### Assignment
The printed result should hold only the lines from the opening of the data through the line bearing "Paua and Silver", exactly as given and without pictures.

### Working data
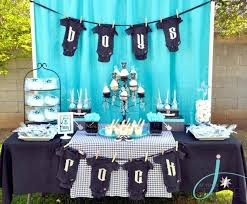 baby shower decoration for boy baby shower favors boy homemade baby shower centerpieces boy diy
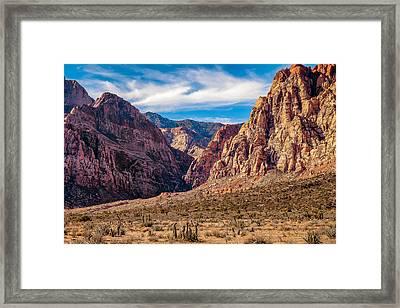 Amongst The Canyon Walls Framed Print by Matt Harvey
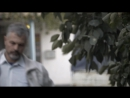 АНТИНАРКО 2. Жизнь без наркотиков!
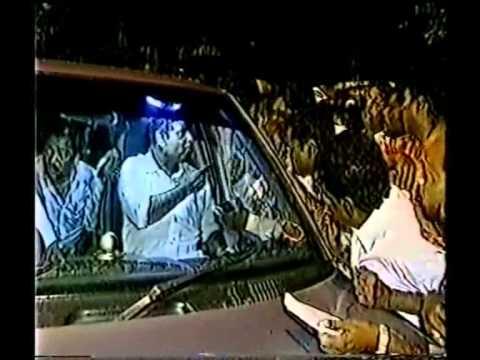 Midnight Arrest of Kaliagnar -- Chennai -- 30.06.2001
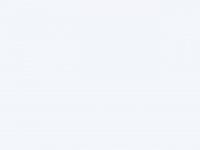 Blog Cidadania - modelo de projeto social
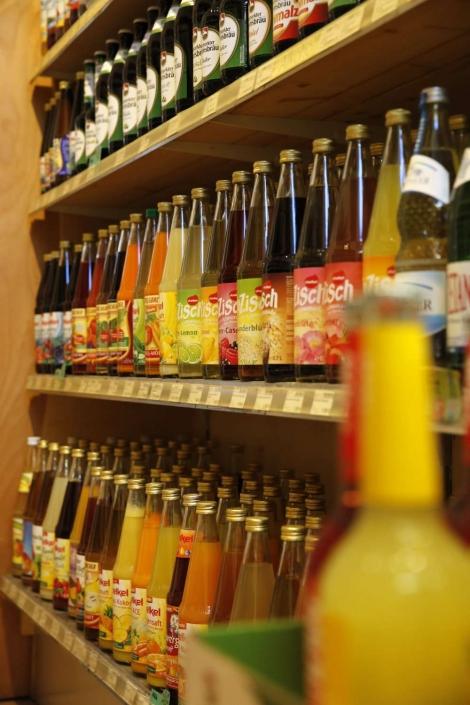 Leprima Biomarkt Bad Dürkheim Voelkel Getränke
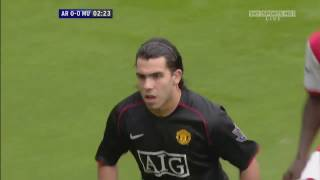 Download Video Arsenal vs Manchester United 2-2 ● 2007-2008 Full Match HD MP3 3GP MP4
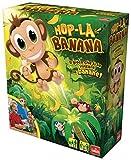 Goliath- Hopla Banana, Multicolore, 30997.006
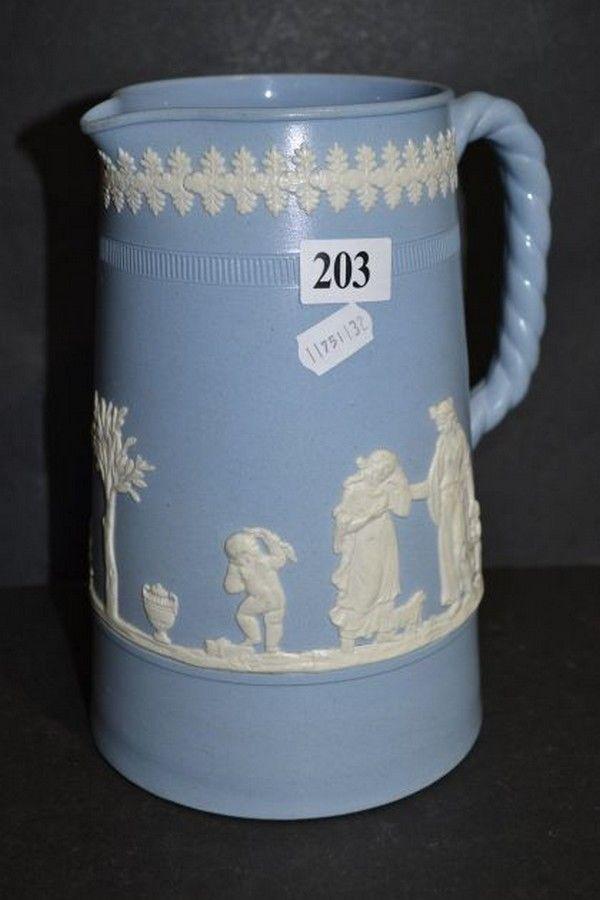Jasperware jug with Wedgwood date marks - Wedgwood - Ceramics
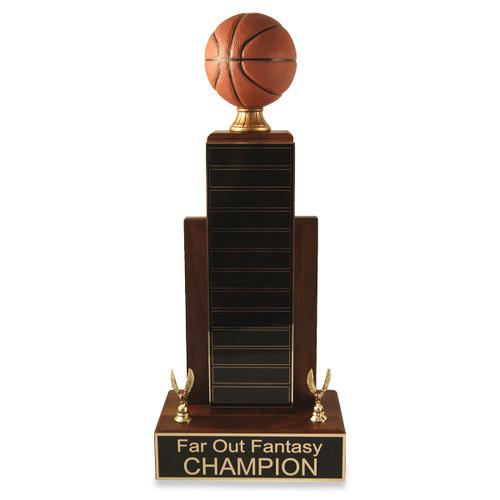 Large MVP Basketball Trophy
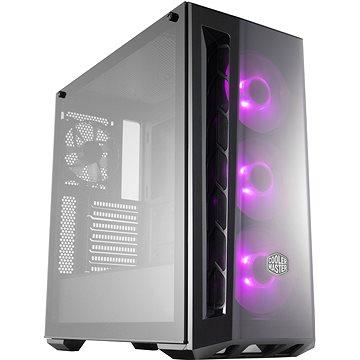 Cooler Master MasterBox MB520 RGB Black Trim (MCB-B520-KGNN-RGB)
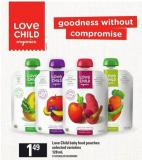 Love Child Baby Food Pouches - 128 Ml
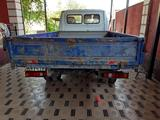 ГАЗ ГАЗель 2001 года за 1 300 000 тг. в Шымкент – фото 4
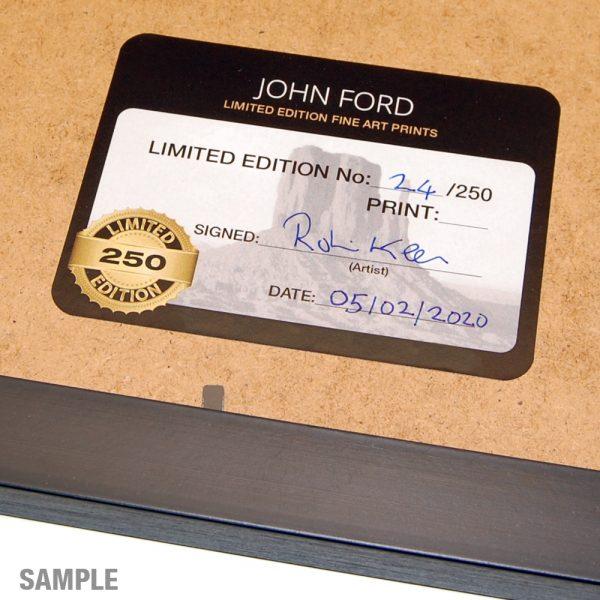 john ford photographs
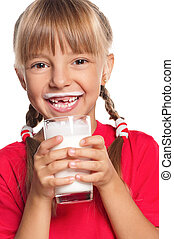 Little girl with glass of milk - Beautiful smiling little...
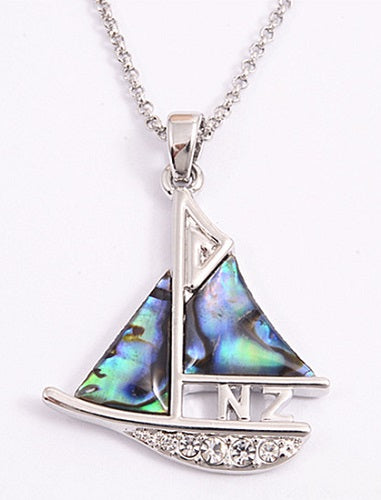 Paua and Silver Fern Sailing Boat Necklace - Rhodium Plated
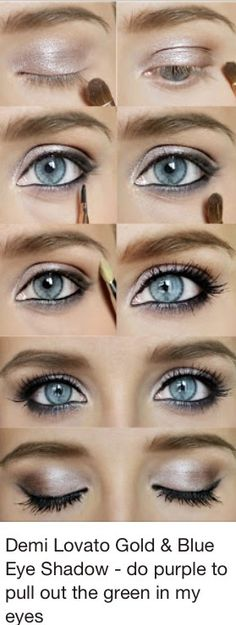 Blue and Gold eye shadow.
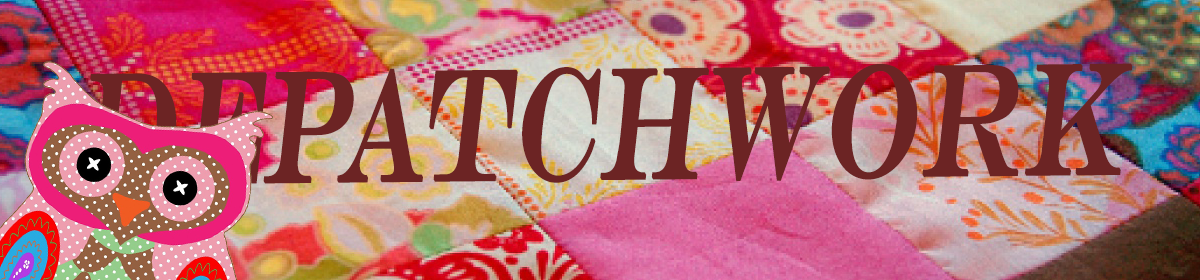 La mejor tienda de patchork online. Los precios más baratos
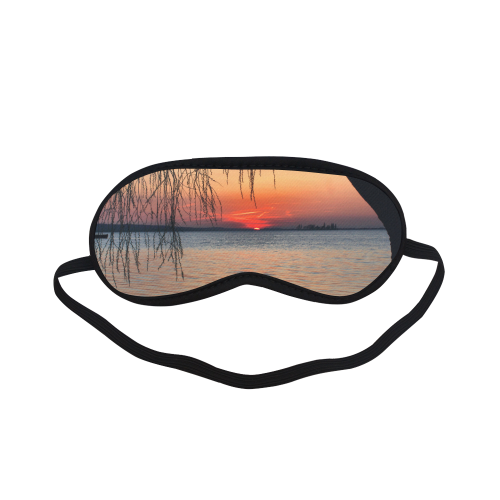 Sunrise Tree Romantic Spring  Water Sea Sleeping Mask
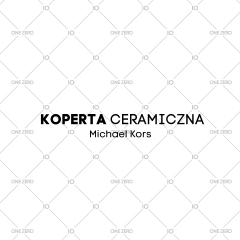 koperta ceramiczna Michael Kors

### Answer space
 baby shower decoration for boy baby shower favors boy homemade baby shower centerpieces boy diy
 Amongst The Canyon Walls Framed Print by Matt Harvey
 АНТИНАРКО 2. Жизнь без наркотиков!
 Midnight Arrest of Kaliagnar -- Chennai -- 30.06.2001
 Blog Cidadania - modelo de projeto social
 Leprima Biomarkt Bad Dürkheim Voelkel Getränke
 Download Video Arsenal vs Manchester United 2-2 ● 2007-2008 Full Match HD MP3 3GP MP4
 Goliath- Hopla Banana, Multicolore, 30997.006
Jasperware jug with Wedgwood date marks - Wedgwood - Ceramics
 Large MVP Basketball Trophy
 Cooler Master MasterBox MB520 RGB Black Trim (MCB-B520-KGNN-RGB)
 Love Child Baby Food Pouches - 128 Ml
 ГАЗ ГАЗель 2001 года за 1 300 000 тг. в Шымкент – фото 4
 john ford photographs
 Little girl with glass of milk - Beautiful smiling little...
 Paua and Silver Fern Sailing Boat Necklace - Rhodium Plated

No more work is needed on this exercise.